Bas saksafon: Bas saksafon tenor saksafonundan daha yuksek bir ses cıkarır. Populer bariton saksafondan bile daha buyuk olan saksafon ailesinin en buyuk uyelerinden biri olarak kabul edilir. Bu saksafonun gecmişi, Adolphe Sax’ın 1841 yılında Bruksel’deki bir sergide sunmasından dolayı 1800’lu yıllara dayanmaktadır. B duzluğunde B anahtarının icinde calındığı anlamına gelmektedir. Gunumuzde, bas saksafonu yaygın olarak kullanılan bir enstruman değildir, ancak birkac saksafon korosunda, 1920’li yılların caz kayıtlarında ve hatta bedava cazlarda kullanıldığını gorulmuştur. Ayrıca genellikle konser gruplarında, ancak nadiren orkestra muziğinde kullanılmaktadır.
Kontrbas saksafon: Kontrbas saksafon en buyuk saksafon turlerinden biridir ve bariton saksafonunun iki katı uzunluğundadır. Aynı zaman da saksafon ailesinin en duşuk ikinci kademe uyesidir. Bariton saksafonun ses bakımından bir oktavı olmasına rağmen, inanılmaz derecede ağırdır ve yaklaşık 45 kilo ağırlığındadır. Kontrbas saksafon, E duz anahtarında calınır ve sık sık bir omur boyu saksafonda olarak adlandırılır. Ortalama bir insandan daha uzun durur, yaklaşık 6 fit 4 inc yuksekliğe ulaşır ve mukemmel bir zarafeti vardır.

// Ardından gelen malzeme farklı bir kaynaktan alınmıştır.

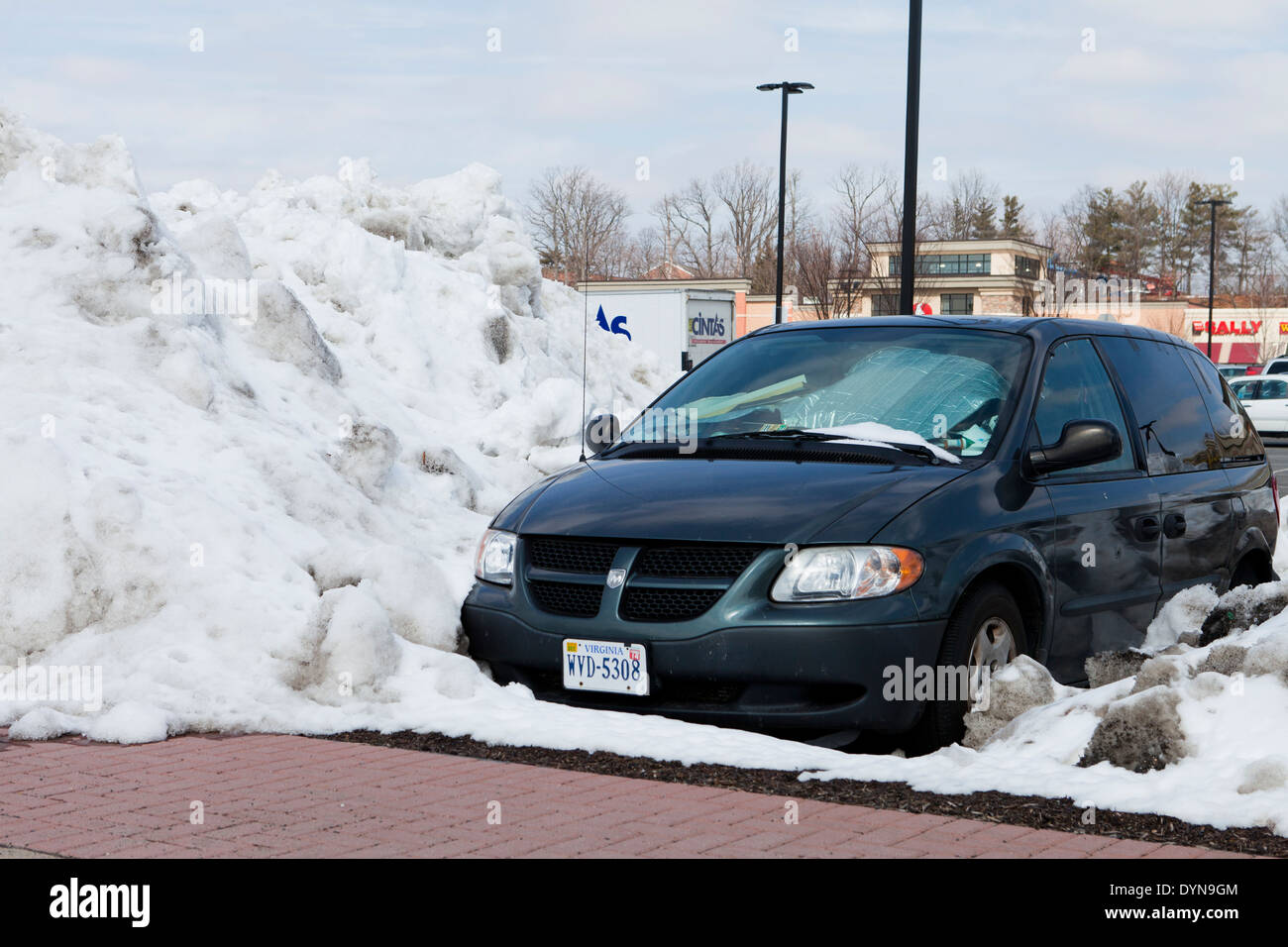 Car blocked by high plowed snow - USA Stock Photo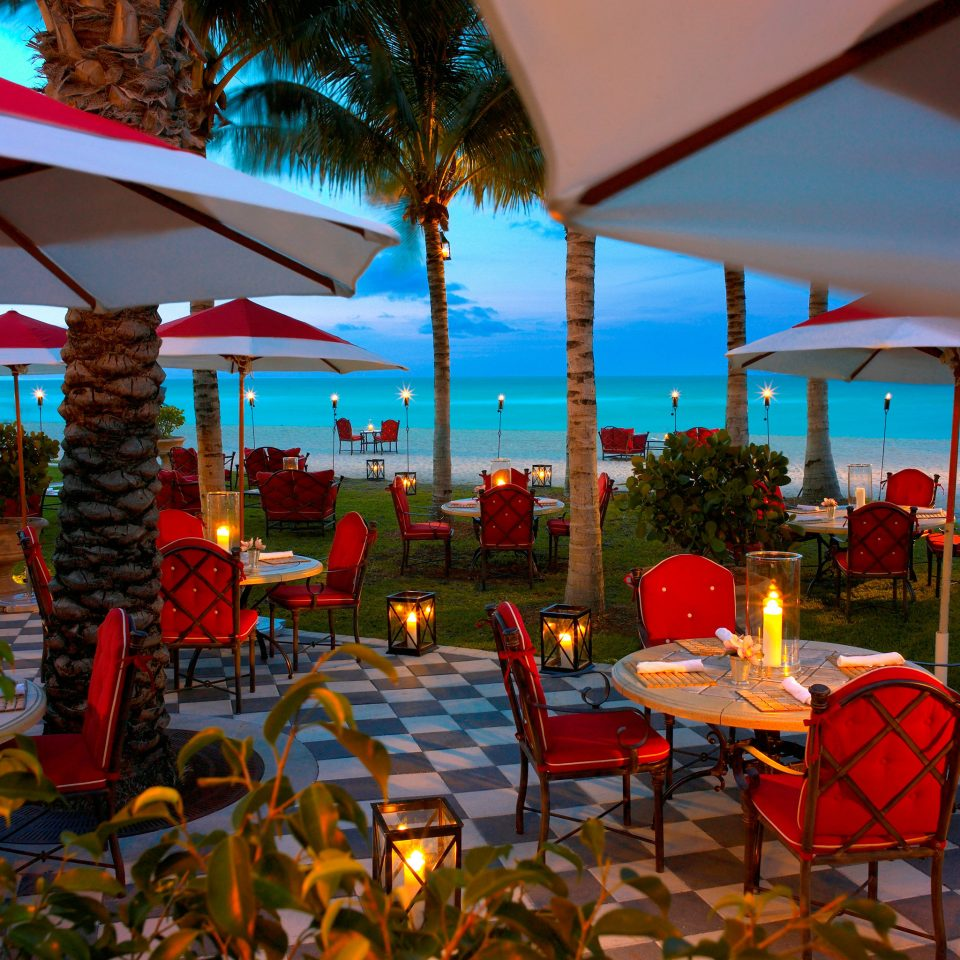 Beachfront Courtyard Dining Drink Eat Honeymoon Hotels Patio Romance Scenic views Terrace Waterfront umbrella chair Resort restaurant lawn colorful set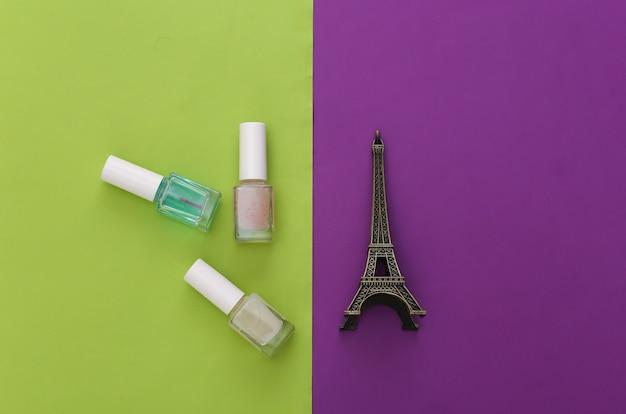 Nagellak en beeldje van de eiffeltoren op een paars groen. schoonheidsconcept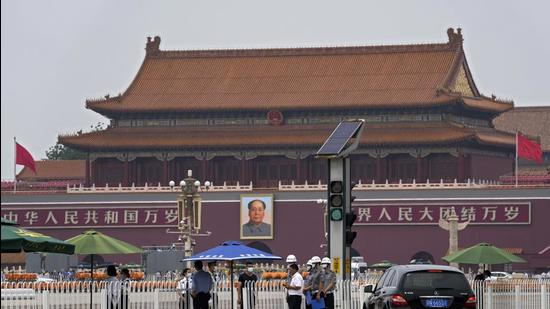 An official and security personnel get checked at an entrance to Tiananmen Square in Beijing on Wednesday. Chinese authorities have closed Beijing's central Tiananmen Square to the public, eight days ahead of a major celebration being planned to mark the 100th anniversary of the founding of the ruling Communist Party. (AP)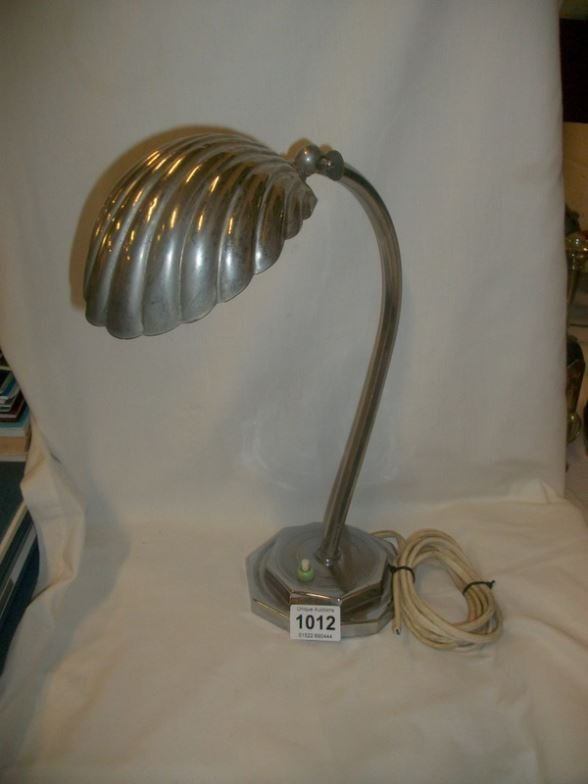 An adjustable art deco table lamp with scallop shade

Bu saksafon sadece etkileyici gorunumuyle kalmaz, aynı zamanda zarif, zengin bir ton uretir ve zarif bir akustik varlık sergiler. Bununla birlikte, ton, melodik, yumuşaktan sert ve sert seviyelere kadar değişebilmektedir ve ayrıca kullanıcının nasıl kullandığına bağlı olarak değişmektedir. Son zamanlarda, kontrbas saksafoncularının sayısında onemli bir artış vardır, oda muziği ve solo muzik literaturunde kesin bir artışa yol acmıştır. Bu saksafon, ozellikle aşırı veya eterik bir tonu arayan nefesli calıcılar arasında da unludur.
Subkontrbas saksafon: Diğer saksafonların aksine, subkontrbas saksafonu Adolphe Sax’ın inşa etmeyi planladığı, ancak yapımını hic bulamadığı bir yer. Bu saksafon B duz anahtarında oynayan bir transposing aletidir. Subkontrbas saksafonu, bas saksafonunun altında bir oktav ve tenor saksafonunun altında iki oktav olan sesler uretmektedir.
İlginc bir şekilde, 1990’lara kadar calınabilir ve orijinal bir taşeron saksafon uretilmemiştir. Bununla birlikte, 1999’da Benedikt Eppelsheim adlı bir enstruman ureticisi tarafından Munih’te calınabilir ve gercek bir saksafon geliştirilmiştir. Bu enstruman kontrbas saksafon ile aynı parmaklama işlemine sahipken, konik bicimli deliği normal bir saksafona kıyasla daha dardır. İlk kez Eylul 2012’de, 7 metre boyunda duran ilk subkontrbas saksafonun geliştirilmesi tamamlanmıştır.
C-Melodi saksafon: Adından da anlaşılacağı gibi, bu saksafon C’nin anahtarında bulunur ve genellikle İngiltere’de C tenor olarak adlandırılır. C-Melodi saksafon gunumuzde cok yaygın kullanılmasa da, ozellikle Rudy Weidoeft ve Frankie Trumbauer ’ın calışmaları nedeniyle 1900 ’de onemli bir populerlik kazanmıştır. Boyut olarak, bu saksafon tenor saksafonundan kucuk, alto saksafonundan buyuktur. Ayrıca bu saksafonlarının coğu tenor saksafonuna benzer bir şekilde kavisli boyunlara sahiptir.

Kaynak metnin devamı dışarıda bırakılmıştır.